Continue the blog post about household rubbish and recycling, beginning right after its last sentence.

TEXT BLOCK –
((

Rubbish ...
I’ve been thinking about rubbish quite a lot recently, because I feel guilty about how little we recycle and compost. The other day, as I was struggling with the bin under the kitchen sink, I wondered what other keen cooks and food bloggers do with their rubbish. So I fired off an email, and got an instant response from Andrew of Spittoonextra, who lives just down the road from me. What can I say? Not only is he the food blogging beginner’s best friend, he’s also a keen recycler – he was the first in his street to use the new-ish recycling bins supplied by the council, and he used to sort through the bin of a rubbish flatmate who refused to recycle. What a hero!
Most of the rest of us are doing what we can, and feeling guilty that it’s probably not enough. Sam from Becks & Posh in San Francisco recycles diligently, but her Fred thinks it’s all a big sham. I think that’s the problem for lots of us – all those stories you hear about how it all ends up in landfill even if you’ve sorted it, or the thought that the main ingredient in glass is the energy required to make the bottle, which is lost the moment you smash it into the bottle bank.
Anne at Anne’s Food keeps her trash under the sink, lining the bin with used plastic groceries bags (that’s what I do). Her block of flats (in Stockholm) has a recycling room, where they put paper, glass, bottles and cans. She doesn’t bother with milk cartons, though, because she says she doesn’t have much rubbish, and “it just doesn’t feel very urgent.” She thinks she’ll feel differently when she has a family. Dagmar at A Cat in the Kitchen doesn’t have a recycling room in her apartment block (also in Sweden), so she throws out everything except newspapers and bottles, and she has to find places to take them. She says: “I don’t know many people at all who compost their leftovers or recycle empty cans, probably because we lack the possibility.”
It’s a tricky issue. In theory, I feel just like Andrew about recycling, but in practice I don’t necessarily have time, can’t always be bothered, and am sceptical about some of the claims. On the other hand, I am getting more serious about growing things to eat – it started with a few herbs, and now includes spinach, garlic, courgettes, pumpkins, melons, artichokes, beans and failed peas (the mice got them) – which means getting more serious about composting. I have a beautiful compost bin which looks like a beehive (people often say when they see it, “I didn’t know you kept bees”). I put some of the kitchen waste into this. It doesn’t rot down very quickly, and this is because I am playing at it, like Marie Antoinette at the Petit Trianon. And I’ve been worrying about putting non-organic waste into the compost because, for me, the main point of growing food is that it should be organic.

))

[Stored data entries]

((

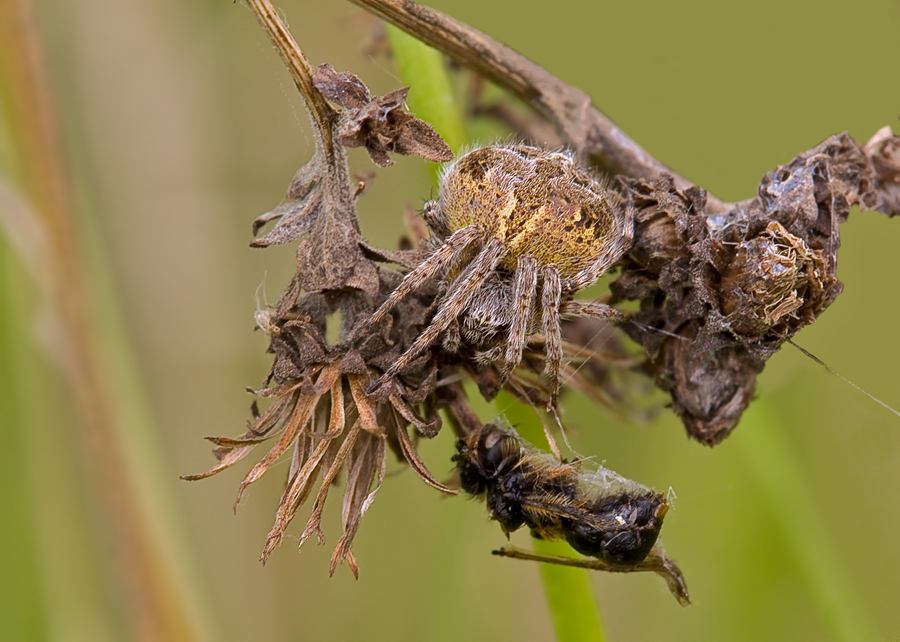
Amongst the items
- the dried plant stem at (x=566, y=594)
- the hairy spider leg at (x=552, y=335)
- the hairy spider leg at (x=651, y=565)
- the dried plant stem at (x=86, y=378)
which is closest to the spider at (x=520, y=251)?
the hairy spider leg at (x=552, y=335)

))
((

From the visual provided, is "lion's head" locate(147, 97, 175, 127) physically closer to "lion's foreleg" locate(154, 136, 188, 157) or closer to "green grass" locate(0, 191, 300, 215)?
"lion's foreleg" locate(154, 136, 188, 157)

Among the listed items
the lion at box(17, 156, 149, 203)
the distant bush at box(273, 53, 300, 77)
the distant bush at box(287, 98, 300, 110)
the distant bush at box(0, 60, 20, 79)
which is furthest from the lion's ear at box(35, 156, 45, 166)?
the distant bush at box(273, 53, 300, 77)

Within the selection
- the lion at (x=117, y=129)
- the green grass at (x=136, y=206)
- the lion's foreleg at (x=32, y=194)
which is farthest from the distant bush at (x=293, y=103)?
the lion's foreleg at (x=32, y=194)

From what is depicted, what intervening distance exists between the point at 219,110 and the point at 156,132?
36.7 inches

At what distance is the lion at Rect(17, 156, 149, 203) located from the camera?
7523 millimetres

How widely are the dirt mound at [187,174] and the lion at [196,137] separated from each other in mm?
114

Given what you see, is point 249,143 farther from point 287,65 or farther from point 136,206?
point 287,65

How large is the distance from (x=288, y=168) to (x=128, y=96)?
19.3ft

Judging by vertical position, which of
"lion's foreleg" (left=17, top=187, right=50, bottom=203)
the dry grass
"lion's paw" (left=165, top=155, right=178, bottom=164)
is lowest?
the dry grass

))

TASK RESULT –
So last week, as well as starting this meme, I emailed Monty Don, who writes intelligently about gardening, and who presents the British TV programme Gardener’s World, to ask him whether the nasties in non-organic kitchen waste would get through to the compost. He sent me a very helpful and reassuring email back, and, although I don’t think my compost would necessarily pass the Soil Association mark, it’s better than not composting, and it’s probably good enough.
This is what he said:
Dear Joanna
Too much angst! The composting process will get rid of almost all toxins, be they man-induced or natural. Chuck anything onto the heap and it will come out the other end all organic sweetness and light. The secret, of course, is to compost it well so that everything is turned into that dry elixir of sweet smelling crumbly black loam.
Two things are the key to good compost
1) Shredding/chopping/mowing. This makes a HUGE difference.
2) Turning. Ideally once a month until it is ready - in our case three
turns and then a final turn 3-6 months before using.
Other than that just chuck it all on and let the bacterial and anaerobic
process do the rest.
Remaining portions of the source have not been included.